If we think our way through all the numbers as we go up, we can see that we’ve handled every power of two times and prime and every power of three times a prime but we don’t handle fives.

**red**: So let’s test for 25.

```
@Test
void shouldReturn5_5for25() {
assertEquals(List.of(5, 5), primeFactors.factor(25));
}
```

**green**: The simplest possible thing to make the test pass would be to increase the range to 5.

```
public class PrimeFactors {
public List<Integer> factor(int number) {
var result = new ArrayList<Integer>();
for(int divisor = 2; divisor <= 5; divisor++) {
while(number % divisor == 0 && number != divisor) {
result.add(divisor);
number /= divisor;
}
}
result.add(number);
return result;
}
}
```

All tests continue to pass.

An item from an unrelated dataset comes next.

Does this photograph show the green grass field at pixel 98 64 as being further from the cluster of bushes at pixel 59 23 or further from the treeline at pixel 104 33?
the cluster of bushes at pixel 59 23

Now I wonder, if we were able to make it work by only changing the range, could I make the range large enough right now to solve for every possible case? We know the divisor can’t be larger than the original number passed in so let’s set the high end of the range to that.

```
public class PrimeFactors {
public List<Integer> factor(int number) {
var result = new ArrayList<Integer>();
for(int divisor = 2; divisor <= number; divisor++) {
while(number % divisor == 0 && number != divisor) {
result.add(divisor);
number /= divisor;
}
}
result.add(number);
return result;
}
}
```

Everything continues to pass.

At this point, I think we’ve handled every possible case. We might want to spot-check some larger numbers to see if we can uncover something that we didn’t handle, but that’s more **exploratory testing** and not **test-driven development** so we’ll stop here.

Check it in.

### Recap

We took one step at a time to solve the problem. We created one tiny test and watched it fail (**red**), we did the simplest thing to make it pass (**green**), and we looked for opportunities to make it better (**refactor**). Then we did it again, and again, until we’d finished the feature.